A recent study evaluating carbon dioxide, methane and N2O emissions from the urban river system in Cuenca, Ecuador, found a clear trend between water quality and greenhouse gas emissions: the more polluted these sites are, the higher their emissions. In fact, the study found that when river water quality deteriorates, its contribution to global warming increases in large order.

“We estimate that when rivers become polluted, their global warming potential (GWP) can double two to 10 times,” says O Langton, a postdoctoral researcher at Belgium’s University and an author of the study.

He and his team found that increased greenhouse gas emissions from rivers also closely related to changes in land use and land cover around rivers. In particular, the average concentration of CO2 and N2O in places close to urban areas is almost four times higher than in natural places, while methane concentrations are 25 times higher than in natural places. “These findings highlight the impact of land use and land cover on emissions at sites contaminated with sewage discharge and surface water,” Hu says.

After entering the body of fresh water, pollutants such as nitrogen compounds and pollution of human activities by microorganisms converted into greenhouse gases. In particular, when dissolved oxygen in rivers reduced due to pollution, anaerobic bacteria mineralize organic matter, producing carbon dioxide and methane, while bacteria convert nitrate denitrication (NO3) into nitrous oxide (N2O).
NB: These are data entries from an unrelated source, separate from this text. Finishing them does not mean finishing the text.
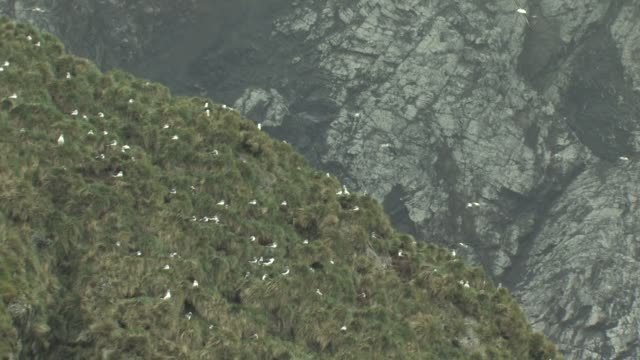 aerial, black-browed albatross (diomedea melanophris) rookery on cliff, south georgia island, falkland islands, british overseas territory - insel south georgia island stock-videos und b-roll-filmmaterial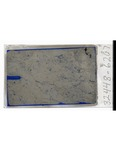 MGRRE_ThinSections_MGRRE_14_44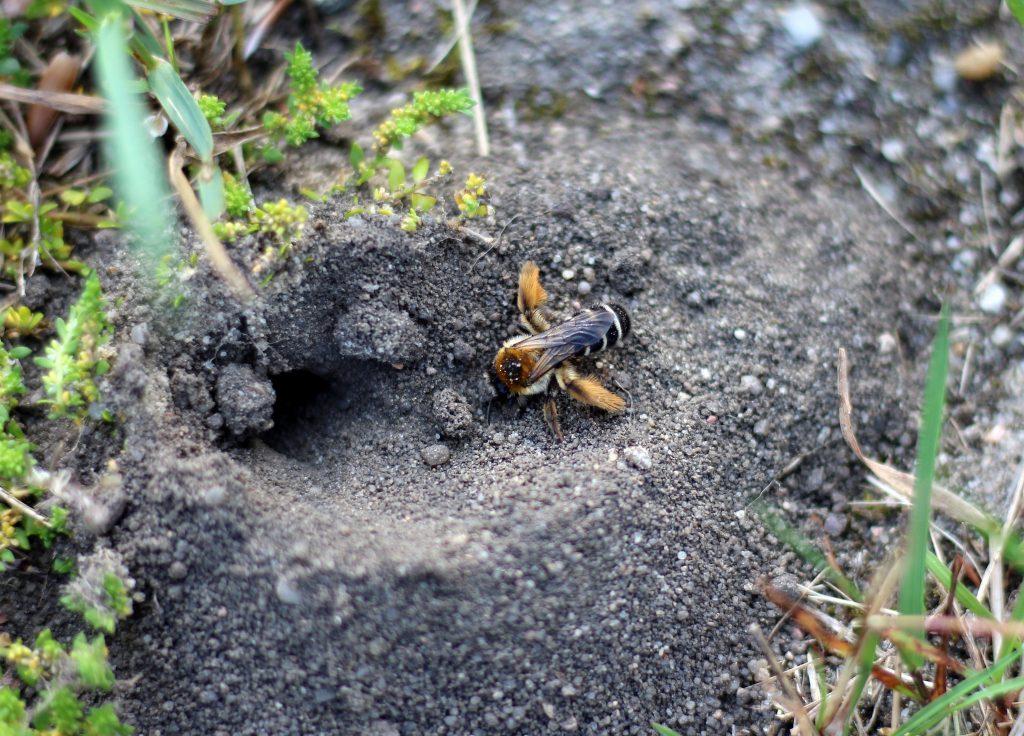Hosenbiene Wildbiene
“These processes have been validated by the application of machine learning in our study, especially as dissolved oxygen, nitrogen concentration and river flow characteristics have been identified as major factors in river emissions,” Hu says. “

Cleaner the water, cleaner the air

Therefore, the truth is that rivers polluted by human activity, especially in urban areas, which ultimately leads to increased greenhouse gas emissions. More than half of the world’s population lives nearly 3 kilometers (1.8 miles) of surface freshwater bodies, including river networks, the study found. This increase in urbanization has brought a large amount of pollutants to rivers, as more than 80 percent of urban sewage still discharged directly into the environment. Most pollutants come from untreated wastewater, agricultural sewage water and increased sewage accumulation. This continues to make urban polluted water bodies important hot spots for greenhouse gas emissions.

Emissions from rivers expected to increase. “Given the increase in urbanization and the strengthening of agriculture and aquaculture, the share of rivers in future climate change is likely to be much higher than current estimates,” Hu said.

However, river restoration, including pollution reduction, expected to help reduce greenhouse gas emissions.

“Our study shows that the concentration of ch4 found in sites can be reduced by 10 times that water quality in polluted rivers improves well quality,” Hu said, while concentrations of carbon dioxide and N2O reduced fourfold.

Therefore, the results show that improving water quality can have a significant impact. As such, a number of plans have launched to restore and restore rivers by reducing pollution, such as the EU Green Deal in the US, the EU Water Framework Directive and the Clean Water Act.